I know very little about Physics-inspired analyses of financial trading, but I did not think that would impare my initial reading of the paper by Tóth et al. Unfortunately, the authors make use of a number of terms that initially threw me off, incuding “limit orders” and “books.” I tried to infer their meaning from the context, but found that I was still confused. Fortunately, they define “limit orders” and “market orders” in their appendix and “order book” is described on this Wikipedia page. Armed with this knowledge, I understood more of the article on my second reading and found the paper to be more accessible, though still opaque in places. This is acceptable: at least the beginnings and endings of well written articles should be accessible to a broad scientific audience, and one can hardly avoid confusing non-experts with details in the middle. Although the article is not the first to provide a meaningful explanation for square-root price changes that occurr during large meta-orders, it makes fewer assumptions compared with previous work and links their analysis to the ever-intriguing notion of self-organized criticality. Overall, I give PRX one thumb-up for this article.

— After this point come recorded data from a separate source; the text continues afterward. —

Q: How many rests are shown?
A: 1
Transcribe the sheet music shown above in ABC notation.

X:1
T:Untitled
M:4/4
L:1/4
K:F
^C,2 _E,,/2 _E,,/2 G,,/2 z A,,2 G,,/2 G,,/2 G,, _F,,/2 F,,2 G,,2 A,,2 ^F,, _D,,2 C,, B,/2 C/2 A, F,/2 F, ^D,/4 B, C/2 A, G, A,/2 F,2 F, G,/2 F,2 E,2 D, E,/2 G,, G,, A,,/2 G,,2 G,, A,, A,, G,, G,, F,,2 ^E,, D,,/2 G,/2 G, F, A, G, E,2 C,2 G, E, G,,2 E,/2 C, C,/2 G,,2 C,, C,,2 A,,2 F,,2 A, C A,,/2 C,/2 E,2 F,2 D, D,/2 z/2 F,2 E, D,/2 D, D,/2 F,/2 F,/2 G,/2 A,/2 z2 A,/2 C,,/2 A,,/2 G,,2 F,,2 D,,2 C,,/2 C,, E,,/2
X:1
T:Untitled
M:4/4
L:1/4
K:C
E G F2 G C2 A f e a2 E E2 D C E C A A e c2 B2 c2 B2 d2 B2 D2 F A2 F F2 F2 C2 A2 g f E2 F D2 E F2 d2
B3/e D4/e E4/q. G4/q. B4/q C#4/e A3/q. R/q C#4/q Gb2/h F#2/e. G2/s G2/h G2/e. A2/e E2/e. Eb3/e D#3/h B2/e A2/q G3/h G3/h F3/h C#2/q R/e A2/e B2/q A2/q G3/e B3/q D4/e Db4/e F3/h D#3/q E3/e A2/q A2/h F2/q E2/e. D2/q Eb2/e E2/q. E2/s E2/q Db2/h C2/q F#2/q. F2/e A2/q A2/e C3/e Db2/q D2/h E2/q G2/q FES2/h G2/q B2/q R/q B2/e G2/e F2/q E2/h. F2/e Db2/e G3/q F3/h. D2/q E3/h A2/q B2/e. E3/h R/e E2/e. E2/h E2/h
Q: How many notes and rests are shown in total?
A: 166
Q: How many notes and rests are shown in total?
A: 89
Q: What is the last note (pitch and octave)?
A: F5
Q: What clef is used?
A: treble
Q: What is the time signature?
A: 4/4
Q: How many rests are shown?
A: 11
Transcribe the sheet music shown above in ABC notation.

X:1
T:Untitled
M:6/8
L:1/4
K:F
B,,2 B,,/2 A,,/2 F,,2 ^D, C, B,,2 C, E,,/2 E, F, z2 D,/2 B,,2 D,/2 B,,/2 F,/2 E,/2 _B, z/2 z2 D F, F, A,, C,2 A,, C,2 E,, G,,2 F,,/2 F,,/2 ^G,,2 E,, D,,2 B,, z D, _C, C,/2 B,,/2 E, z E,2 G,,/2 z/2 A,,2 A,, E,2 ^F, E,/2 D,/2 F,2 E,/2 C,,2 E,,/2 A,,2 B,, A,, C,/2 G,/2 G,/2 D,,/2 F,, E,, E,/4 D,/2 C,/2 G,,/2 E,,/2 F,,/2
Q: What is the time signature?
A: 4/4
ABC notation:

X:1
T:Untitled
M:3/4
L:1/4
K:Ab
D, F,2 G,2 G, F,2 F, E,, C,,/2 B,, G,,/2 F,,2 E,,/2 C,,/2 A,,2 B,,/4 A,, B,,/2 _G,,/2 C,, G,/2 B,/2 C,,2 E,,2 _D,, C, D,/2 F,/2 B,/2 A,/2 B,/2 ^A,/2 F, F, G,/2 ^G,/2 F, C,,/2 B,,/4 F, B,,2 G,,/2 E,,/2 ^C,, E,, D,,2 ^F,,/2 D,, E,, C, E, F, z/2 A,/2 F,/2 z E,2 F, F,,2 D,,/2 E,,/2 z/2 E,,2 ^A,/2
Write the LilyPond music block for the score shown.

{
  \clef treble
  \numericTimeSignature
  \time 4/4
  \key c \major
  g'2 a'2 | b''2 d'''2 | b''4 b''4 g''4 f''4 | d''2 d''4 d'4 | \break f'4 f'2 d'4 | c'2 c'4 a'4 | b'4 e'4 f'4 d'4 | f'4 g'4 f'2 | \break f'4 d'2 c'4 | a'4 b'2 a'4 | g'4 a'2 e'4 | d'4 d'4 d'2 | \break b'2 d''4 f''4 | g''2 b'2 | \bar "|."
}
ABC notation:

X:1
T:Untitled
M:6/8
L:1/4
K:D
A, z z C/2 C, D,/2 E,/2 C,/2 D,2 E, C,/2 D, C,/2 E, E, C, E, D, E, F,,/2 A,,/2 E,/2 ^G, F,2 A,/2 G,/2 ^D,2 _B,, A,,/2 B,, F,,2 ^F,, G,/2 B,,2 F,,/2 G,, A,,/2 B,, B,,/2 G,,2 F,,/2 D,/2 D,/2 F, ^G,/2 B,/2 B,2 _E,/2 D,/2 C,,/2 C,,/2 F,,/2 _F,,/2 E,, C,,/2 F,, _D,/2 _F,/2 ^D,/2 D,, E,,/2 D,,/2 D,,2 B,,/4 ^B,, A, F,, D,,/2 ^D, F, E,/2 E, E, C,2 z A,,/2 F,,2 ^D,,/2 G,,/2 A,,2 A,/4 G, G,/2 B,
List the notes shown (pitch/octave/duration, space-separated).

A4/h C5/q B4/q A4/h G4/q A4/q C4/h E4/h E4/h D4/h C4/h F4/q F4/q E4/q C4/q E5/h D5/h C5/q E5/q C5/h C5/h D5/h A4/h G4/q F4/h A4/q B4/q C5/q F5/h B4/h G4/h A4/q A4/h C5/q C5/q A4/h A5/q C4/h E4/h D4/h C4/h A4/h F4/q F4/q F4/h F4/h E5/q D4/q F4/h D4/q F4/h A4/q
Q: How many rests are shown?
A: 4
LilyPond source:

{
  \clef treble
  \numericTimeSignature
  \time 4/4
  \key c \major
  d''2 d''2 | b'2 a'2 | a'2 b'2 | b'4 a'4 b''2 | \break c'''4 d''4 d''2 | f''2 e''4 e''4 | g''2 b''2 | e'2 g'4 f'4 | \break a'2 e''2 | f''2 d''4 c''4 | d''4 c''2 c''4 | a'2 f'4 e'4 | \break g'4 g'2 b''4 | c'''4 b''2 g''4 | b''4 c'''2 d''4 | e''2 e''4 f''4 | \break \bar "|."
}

Unlike Tóth’s paper, Takaguchi et al. discuss research that comes very close to the interests of the Amaral lab, and in contrast to the first two papers, their work is experimental. I was trained as an experimentalist so perhaps my opinion is biased, but I found this article to be exceptionally well written. They adequately contextualize their work, they fully explain their experimental setup, they identify a number of shortcomings in their setup and analysis and address each of them, and they make excellent use of appendices for details that would otherwise obscure the discussion. They conclude that the temporal order of an individual’s conversations in an office-like setting is predictable. To make an example, if you track the people with whom I converse during the day, you will quickly see that I converse most with Julia, less with Peter, infrequently with Nico. You can calculate the probability that I speak with anyone in the lab with the simplest of statistics. Takaguchi showed that if you know my most recent conversation partner (Rufaro, for example), you can predict my next conversation partner with greater likelihood than if you started with static probabilities. Because of the quality of the writing and figures, I give PRX two thumbs up. I hope that this paper sees wide readership.
PRX is a new journal and it is still working to find its place among the journals of the American Physical Society. Hopefully in the coming months and years we will see more articles with the quality and clarity of Takaguchi et al. and less of the editorial snafus exhibited in Belik, Geisel, and Brockmann.